Well, looking at this and other bombings and knife attacks recently, it seems to me the Chinese AREN’T doing anything to curtail religious expression, because that’s precisely what this is.
Name says
I look up to wikipedia for terrorism in china, it looks like majority of attack in xinjiang occurred in uyghur majority prefectures aside from urumqi.
Name says
This attack came a day after the court convicted 39 uyghur terrorists, the last one was a day after xi visited the region, and during the visit 3 han officials were murdered, it looks like they are challenging the government or perhaps it is a war statement.
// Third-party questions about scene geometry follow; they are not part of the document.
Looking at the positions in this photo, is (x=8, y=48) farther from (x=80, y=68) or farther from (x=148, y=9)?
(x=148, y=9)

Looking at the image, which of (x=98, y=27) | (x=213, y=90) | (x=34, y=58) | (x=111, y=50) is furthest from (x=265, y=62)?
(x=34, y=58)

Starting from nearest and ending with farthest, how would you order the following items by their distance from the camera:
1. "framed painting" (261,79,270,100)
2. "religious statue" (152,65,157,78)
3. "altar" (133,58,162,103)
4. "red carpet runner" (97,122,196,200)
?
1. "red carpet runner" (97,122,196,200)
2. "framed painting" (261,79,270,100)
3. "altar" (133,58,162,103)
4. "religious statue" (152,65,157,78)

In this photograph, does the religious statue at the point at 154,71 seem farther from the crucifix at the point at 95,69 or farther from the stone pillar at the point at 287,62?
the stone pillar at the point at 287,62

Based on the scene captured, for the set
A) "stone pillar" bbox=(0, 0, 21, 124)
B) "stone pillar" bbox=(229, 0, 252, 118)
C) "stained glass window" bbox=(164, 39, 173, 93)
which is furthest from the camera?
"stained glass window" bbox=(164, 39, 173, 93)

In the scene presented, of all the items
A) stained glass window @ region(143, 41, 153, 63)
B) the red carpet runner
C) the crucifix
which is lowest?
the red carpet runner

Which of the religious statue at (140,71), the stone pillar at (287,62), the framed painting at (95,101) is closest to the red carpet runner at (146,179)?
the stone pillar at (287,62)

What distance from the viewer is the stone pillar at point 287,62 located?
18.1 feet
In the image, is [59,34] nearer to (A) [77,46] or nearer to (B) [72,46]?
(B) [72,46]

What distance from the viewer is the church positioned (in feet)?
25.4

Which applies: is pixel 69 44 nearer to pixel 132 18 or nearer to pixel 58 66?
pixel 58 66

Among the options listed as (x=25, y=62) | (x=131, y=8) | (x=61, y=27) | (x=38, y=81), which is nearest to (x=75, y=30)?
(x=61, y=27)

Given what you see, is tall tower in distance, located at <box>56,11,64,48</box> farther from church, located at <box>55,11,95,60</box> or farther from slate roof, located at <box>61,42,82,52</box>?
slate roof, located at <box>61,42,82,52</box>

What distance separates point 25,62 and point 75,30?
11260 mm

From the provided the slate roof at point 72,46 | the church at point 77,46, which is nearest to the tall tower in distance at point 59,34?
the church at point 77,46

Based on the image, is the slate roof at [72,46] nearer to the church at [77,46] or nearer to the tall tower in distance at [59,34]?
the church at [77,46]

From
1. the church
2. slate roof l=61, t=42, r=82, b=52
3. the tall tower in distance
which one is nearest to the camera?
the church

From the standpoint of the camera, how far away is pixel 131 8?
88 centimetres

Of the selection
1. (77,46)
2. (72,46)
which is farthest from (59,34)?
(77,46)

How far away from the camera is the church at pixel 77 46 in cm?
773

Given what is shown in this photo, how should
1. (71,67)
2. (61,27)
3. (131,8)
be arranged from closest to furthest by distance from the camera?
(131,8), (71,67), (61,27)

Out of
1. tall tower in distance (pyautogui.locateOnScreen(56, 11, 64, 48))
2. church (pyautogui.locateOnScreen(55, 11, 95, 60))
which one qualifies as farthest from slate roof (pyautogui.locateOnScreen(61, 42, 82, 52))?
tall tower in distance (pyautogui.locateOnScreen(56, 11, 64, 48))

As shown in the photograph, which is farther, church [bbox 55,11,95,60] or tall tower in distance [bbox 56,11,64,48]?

Think the government should impose the israeli style checkpoint in xinjiang if this continue to happen.
Mazo says
Israel’s checkpoints are directed at non-citizen Palestinians, residents of non-annexed parts of the West Bank.
Although Israel would love to, they are legally barred from checkpointing their own Israeli Arab citizens and treating them the same way as non-citizen Palestinians, but they disciminate against them in other ways.
http://en.wikipedia.org/wiki/Arab_citizens_of_Israel
http://en.wikipedia.org/wiki/Palestinian_people
Seeing as how Uyghurs are citizens of China and all of Xinjiang is legally part of China, your suggestion to copy Israel is pointless and completely irrelevant, since Israel cannot stop their own Arab citizens at checkpoints.
However, the Syrian government stops its own Arab citizens at checkpoints, seeing as its in the middle of a Civil War, to stop car bombings and attacks.
If you are going to make suggestions, don’t call them “Israeli style” because the majority of the world is against Israel and it will elicit a negative reaction.
Seeing as the majoriry of participants in civil wars all around the globe set up checkpoints, why are you putting a label on them? Russian separatists in Ukraine are setting up checkpoints against Ukrainians, Syrian Arab government is setting up checkpoints against its own Arab citizens, etc. there is no need to label it with an inflamatory label like “Israeli” since alot of people hate Israel.
Ruth Hirt says
Simply out of fury, Chinese government can harshly react. What with the actual execution of backlash? Cannot tell so much, though apparent how well they can carry through their expression of outrage. True what the rest here voices, the West should cower with shame in comparison to how much a smug culture like China can vow punitive measures to perpetrators against her people.